Copy, word for word, the lines below from the one containing "of the business" up to and including the one containing "From observed capability", with pictures left out.

========

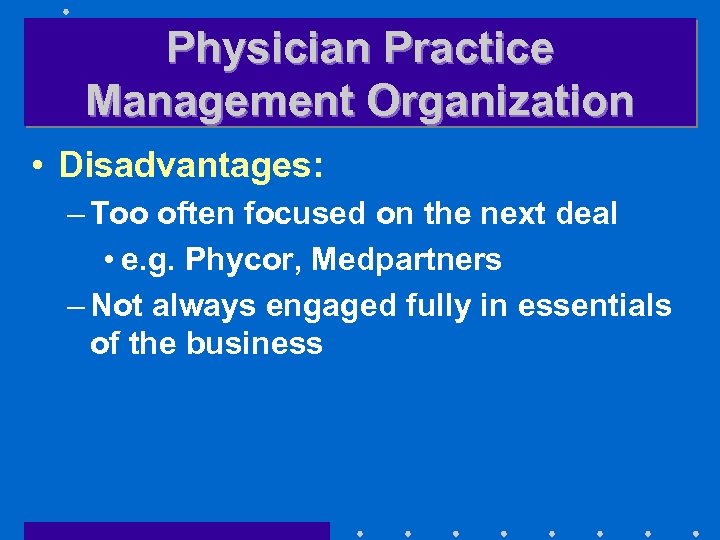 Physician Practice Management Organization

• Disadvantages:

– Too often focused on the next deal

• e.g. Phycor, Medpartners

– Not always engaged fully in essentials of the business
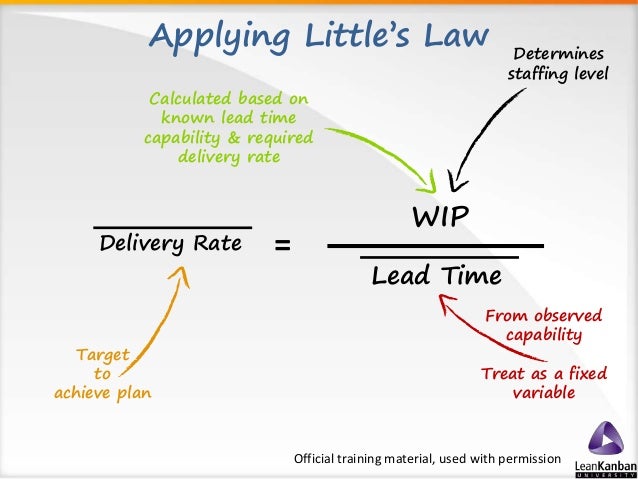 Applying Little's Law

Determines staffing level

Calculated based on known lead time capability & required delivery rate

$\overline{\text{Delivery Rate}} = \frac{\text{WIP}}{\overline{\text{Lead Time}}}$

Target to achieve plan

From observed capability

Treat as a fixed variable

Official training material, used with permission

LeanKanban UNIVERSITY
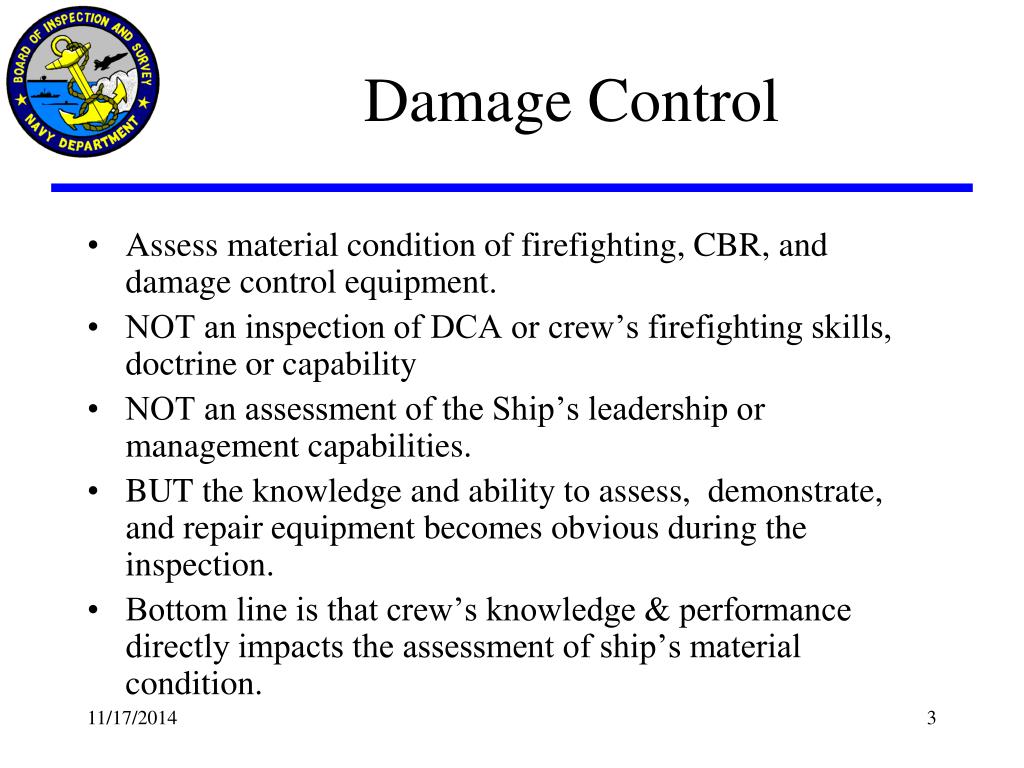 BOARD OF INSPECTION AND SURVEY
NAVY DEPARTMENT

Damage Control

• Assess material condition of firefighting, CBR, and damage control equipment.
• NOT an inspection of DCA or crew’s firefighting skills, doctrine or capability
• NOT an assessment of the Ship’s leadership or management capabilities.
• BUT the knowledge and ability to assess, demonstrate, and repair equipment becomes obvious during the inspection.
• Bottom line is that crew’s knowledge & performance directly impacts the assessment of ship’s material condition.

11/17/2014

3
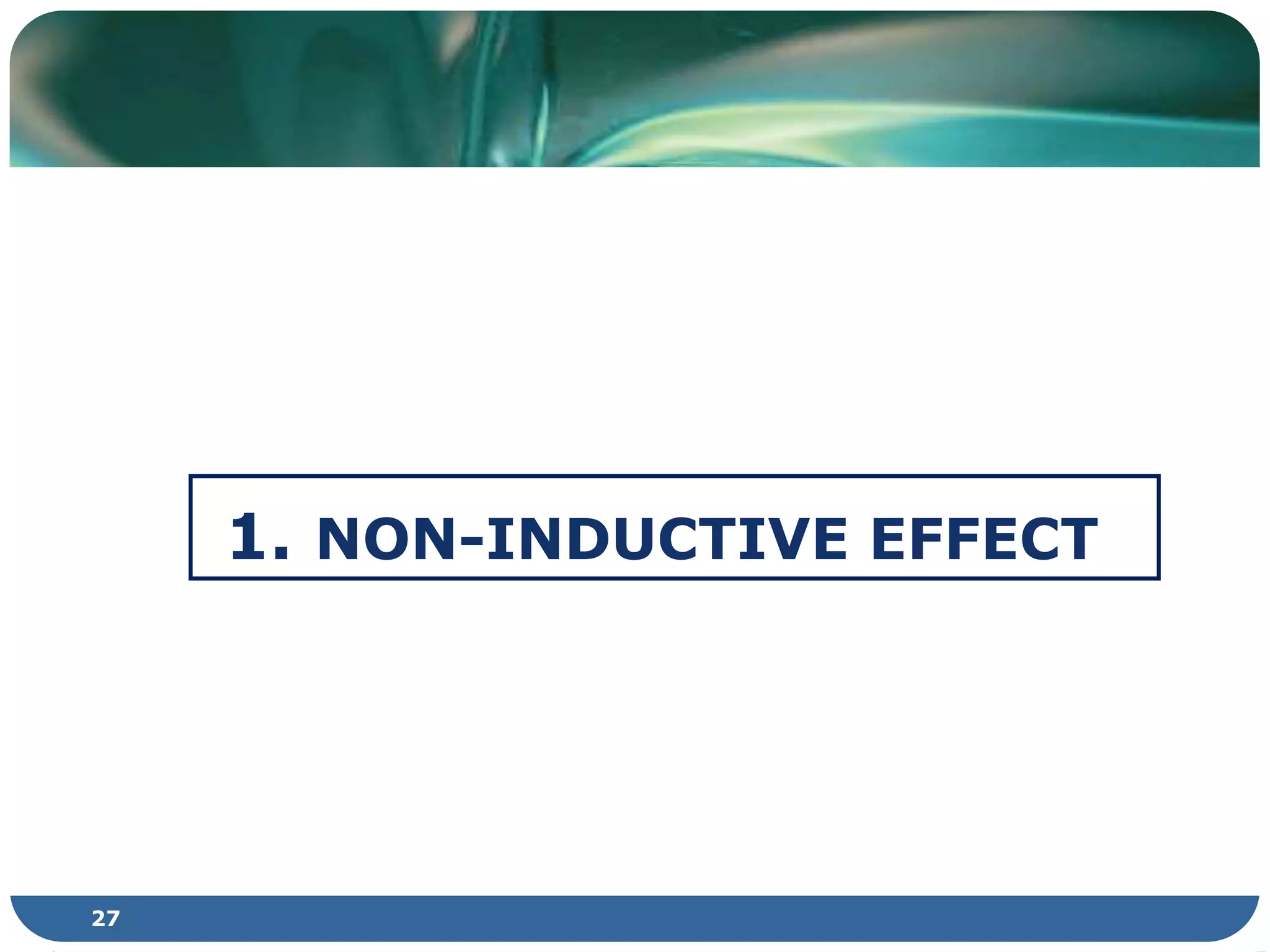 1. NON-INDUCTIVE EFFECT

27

========

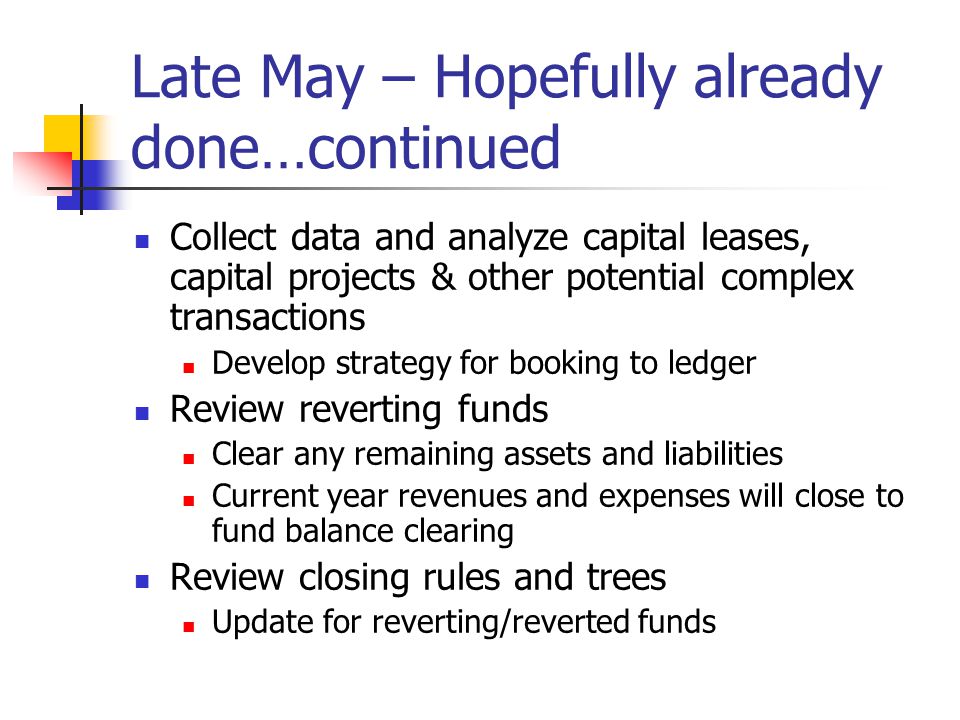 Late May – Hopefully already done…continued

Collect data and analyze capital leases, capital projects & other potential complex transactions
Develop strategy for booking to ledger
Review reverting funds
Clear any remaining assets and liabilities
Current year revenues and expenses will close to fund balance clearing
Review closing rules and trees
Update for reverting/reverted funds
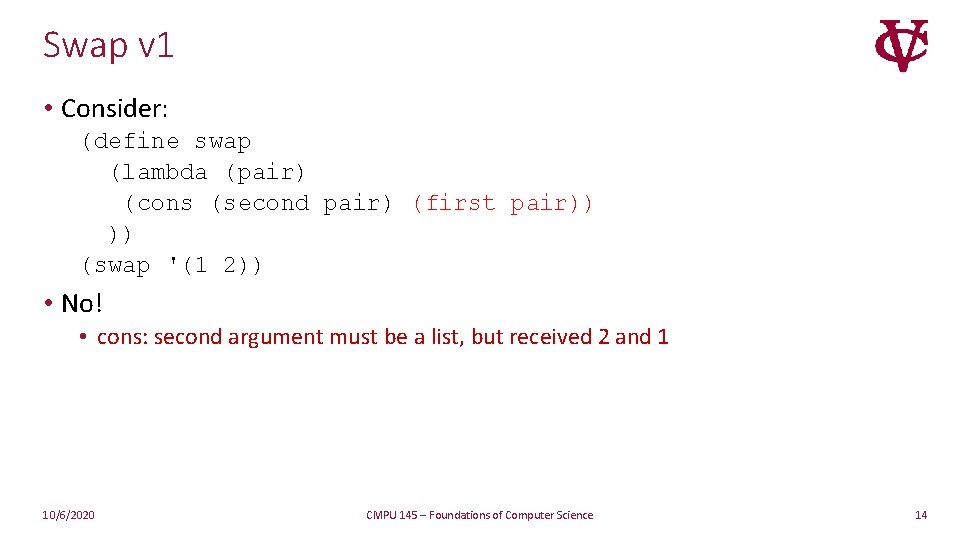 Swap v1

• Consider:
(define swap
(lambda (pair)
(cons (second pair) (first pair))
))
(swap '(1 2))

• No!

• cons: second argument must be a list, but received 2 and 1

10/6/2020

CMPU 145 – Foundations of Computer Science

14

========

● **Answer below**
– Not always engaged fully in essentials of the business
 Applying Little's Law

Determines staffing level

Calculated based on known lead time capability & required delivery rate

$\overline{\text{Delivery Rate}} = \frac{\text{WIP}}{\overline{\text{Lead Time}}}$

Target to achieve plan

From observed capability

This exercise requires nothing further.